Just saying hi

Hi I'm Pauline and I've just been diagnosed at 57 yrs old. I've had symptoms for about 3 years though. I'm an ESOL teacher although I don't teach many hours now. I'm interested in communicating with anyone of a similar age and stage in the disease.
Hello Polly p May I welcome you to this excellent very friendly helpful kind
compassionate nothing is too much trouble forum, No I am not over doing the praise , its true, I have been in black depression , not wanting any contact with
anyone but using what mental agility I had left I would post my problem here.
within minutes some kind soul would reply, then another and another all responding to my plight,so many new friends for so small a input, and I do see them as good friends, we have never met and probably never will although I have some ideas on that ,watch this space, oh I know its not the same as personal contact but somehow the written word seems to add a sense of, I cant think of the
word so I will make one up, its a sense of Genuineilityness ,the spell checker
has just blown all its fuses,ok you can even be quite silly and very rarely get told off, I don't even have to try, the forum seems to feed on the very different
personalities of the group and encourages you to open your heart, try it Polly
Its fun Kindest Regards fedexlike:grin:
Welcome Pauline

Hope you find somehelp here.

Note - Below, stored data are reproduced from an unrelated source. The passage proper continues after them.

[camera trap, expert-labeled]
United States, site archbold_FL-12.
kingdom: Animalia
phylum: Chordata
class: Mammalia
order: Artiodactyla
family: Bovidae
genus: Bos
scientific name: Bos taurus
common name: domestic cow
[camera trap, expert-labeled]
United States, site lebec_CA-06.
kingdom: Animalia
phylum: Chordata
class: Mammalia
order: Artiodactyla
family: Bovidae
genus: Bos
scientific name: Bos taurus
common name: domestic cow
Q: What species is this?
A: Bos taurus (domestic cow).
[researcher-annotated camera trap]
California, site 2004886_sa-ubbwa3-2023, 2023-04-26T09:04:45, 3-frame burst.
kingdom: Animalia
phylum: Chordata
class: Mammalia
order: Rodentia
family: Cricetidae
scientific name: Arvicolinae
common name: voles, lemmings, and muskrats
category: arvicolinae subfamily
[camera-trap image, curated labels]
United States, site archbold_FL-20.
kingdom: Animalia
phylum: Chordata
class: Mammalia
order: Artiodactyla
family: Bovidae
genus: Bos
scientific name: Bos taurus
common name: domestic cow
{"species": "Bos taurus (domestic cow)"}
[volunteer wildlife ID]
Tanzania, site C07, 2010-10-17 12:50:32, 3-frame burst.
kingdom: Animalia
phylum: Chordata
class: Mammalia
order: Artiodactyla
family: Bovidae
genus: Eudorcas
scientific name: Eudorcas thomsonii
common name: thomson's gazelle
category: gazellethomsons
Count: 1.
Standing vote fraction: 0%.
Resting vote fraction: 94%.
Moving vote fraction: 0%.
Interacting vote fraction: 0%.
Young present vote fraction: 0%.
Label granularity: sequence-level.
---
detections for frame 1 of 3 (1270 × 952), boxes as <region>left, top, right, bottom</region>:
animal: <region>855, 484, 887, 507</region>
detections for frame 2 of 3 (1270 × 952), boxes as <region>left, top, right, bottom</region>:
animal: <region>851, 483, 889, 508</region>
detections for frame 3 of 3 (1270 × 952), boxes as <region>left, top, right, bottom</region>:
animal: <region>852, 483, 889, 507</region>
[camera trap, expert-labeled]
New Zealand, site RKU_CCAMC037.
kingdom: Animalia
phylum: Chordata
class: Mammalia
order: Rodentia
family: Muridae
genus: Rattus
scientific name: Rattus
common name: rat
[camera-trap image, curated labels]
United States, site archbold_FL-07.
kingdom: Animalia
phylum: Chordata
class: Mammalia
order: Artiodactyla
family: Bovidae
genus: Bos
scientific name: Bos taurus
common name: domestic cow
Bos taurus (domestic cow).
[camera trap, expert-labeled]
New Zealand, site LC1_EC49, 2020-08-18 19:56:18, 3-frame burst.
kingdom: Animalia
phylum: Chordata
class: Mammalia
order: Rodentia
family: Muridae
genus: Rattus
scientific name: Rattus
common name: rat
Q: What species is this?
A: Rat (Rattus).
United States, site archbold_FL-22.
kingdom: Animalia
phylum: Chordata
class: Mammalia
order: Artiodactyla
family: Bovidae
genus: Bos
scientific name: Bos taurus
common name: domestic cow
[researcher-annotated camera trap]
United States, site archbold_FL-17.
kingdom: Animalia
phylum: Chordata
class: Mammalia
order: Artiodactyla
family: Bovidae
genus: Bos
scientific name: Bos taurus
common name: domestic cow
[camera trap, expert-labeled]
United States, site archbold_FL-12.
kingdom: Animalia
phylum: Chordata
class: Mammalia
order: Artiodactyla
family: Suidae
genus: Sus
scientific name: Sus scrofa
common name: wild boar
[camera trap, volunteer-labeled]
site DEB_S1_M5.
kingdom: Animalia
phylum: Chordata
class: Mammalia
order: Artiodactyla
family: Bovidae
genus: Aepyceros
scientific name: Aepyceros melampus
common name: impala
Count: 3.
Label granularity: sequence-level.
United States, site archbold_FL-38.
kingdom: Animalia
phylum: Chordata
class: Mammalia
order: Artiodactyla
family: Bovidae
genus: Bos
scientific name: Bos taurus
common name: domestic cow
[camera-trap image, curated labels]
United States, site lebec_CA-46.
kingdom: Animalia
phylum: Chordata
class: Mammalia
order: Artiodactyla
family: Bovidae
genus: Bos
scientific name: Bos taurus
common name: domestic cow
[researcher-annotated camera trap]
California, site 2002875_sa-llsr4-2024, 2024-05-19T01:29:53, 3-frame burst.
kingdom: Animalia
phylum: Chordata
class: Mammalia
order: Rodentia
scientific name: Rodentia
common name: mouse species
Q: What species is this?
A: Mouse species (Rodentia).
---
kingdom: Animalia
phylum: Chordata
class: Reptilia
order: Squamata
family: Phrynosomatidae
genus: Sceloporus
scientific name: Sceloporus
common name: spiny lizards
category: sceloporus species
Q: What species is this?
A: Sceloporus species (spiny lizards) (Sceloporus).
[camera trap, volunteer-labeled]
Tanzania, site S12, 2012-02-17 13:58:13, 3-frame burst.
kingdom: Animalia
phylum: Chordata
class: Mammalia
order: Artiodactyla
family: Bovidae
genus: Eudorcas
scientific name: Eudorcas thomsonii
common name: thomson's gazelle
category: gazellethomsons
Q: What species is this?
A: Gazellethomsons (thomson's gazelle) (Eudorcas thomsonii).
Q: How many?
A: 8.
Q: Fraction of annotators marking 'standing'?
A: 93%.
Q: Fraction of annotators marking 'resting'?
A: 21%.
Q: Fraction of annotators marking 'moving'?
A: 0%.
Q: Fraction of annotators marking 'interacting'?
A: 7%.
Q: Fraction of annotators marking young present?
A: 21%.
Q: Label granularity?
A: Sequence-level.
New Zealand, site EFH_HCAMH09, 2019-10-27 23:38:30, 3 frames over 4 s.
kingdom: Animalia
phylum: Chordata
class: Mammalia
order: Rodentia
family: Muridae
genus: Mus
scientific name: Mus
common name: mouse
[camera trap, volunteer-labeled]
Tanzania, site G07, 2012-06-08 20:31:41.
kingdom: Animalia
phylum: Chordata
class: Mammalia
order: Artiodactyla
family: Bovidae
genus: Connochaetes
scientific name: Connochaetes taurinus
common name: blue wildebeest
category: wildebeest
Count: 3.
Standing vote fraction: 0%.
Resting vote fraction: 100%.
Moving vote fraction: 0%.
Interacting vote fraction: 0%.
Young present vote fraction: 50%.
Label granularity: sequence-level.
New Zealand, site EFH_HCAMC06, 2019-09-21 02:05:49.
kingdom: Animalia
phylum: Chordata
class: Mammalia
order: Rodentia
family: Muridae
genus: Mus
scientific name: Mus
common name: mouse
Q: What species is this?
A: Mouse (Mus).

Don't be afraid to ask questions, or just rabbit on if you're bored or sad.

:laughing:Hi Polly P.
I have been living with Parkinson's for the past eleven years.I am not going to say it is not a problem but it isn't the end of the world either.
The best advice (for what it is worth)that I can offer is. Don't worry about it. Keep your self busy. Do as much as you can manage. It will help to keep your muscles flexible and the brain active.
There will be times when you feel down, and other times when you will barely know there is any thing wrong. Those are the times to look forward to. We all need some thing to look forward to.
Those are the times that keep me going.

All the best.
Hi Polly p,

Nice to hear from you. I am knew to the forum and I received a very warm welcome when I joined. I'm sure you will find it very informative and great fun. I too was diagnosed at 57 years of age (now 62 years old). Presently my medication is being reviewed so I am a bit up and down at the moment but nothing too drastic. Still trying to get the right medication. I am told I am very sensitive to drugs so it has taken a bit longer to get sorted with proper dosage etc. I am ever hopeful !
Welcome to the forum Polly P and I hope you feel able to post often . I myself was DX at 57 and thought my life had ended.That s maybe how you feel at the moment. You will get through this and it's something you have to decide for yourself .The thing is its an illness ive been labelled with ,but I don't allow it to wrap me up Regards Angel4ux
Hello polly p, I was diagnosed Sep 2010, aged 54, now 57. Consultant says it s still mild disease, am on Madopar 125 mg x 3 daily. Helps with stiffness and soreness. Also have Bowen technique every few weeks and exercise every day which definitely helps. Try to keep brain active, am in singing group and try not to let the anxiety take over! Some days great, some not so great but there are still places to go and people to see!
Take care and keep smiling
Hi Polly P., Welcome to the Forum,as others have said we are a friendly lot. And if you have a problem there is always someone who can help. If you just want a chat I can gaurentee that there will be someone just waiting to have a chat. One of the things I love about this Forum is it does have a fun side too. I have had PD about 40 years, I concentrate on the things I can do and don't worry about those things which I can no longer do as well as I used to. I can still have a good natter and i can tell you that you can still be happy and you still have a life even with PD. Welcometo our Forum.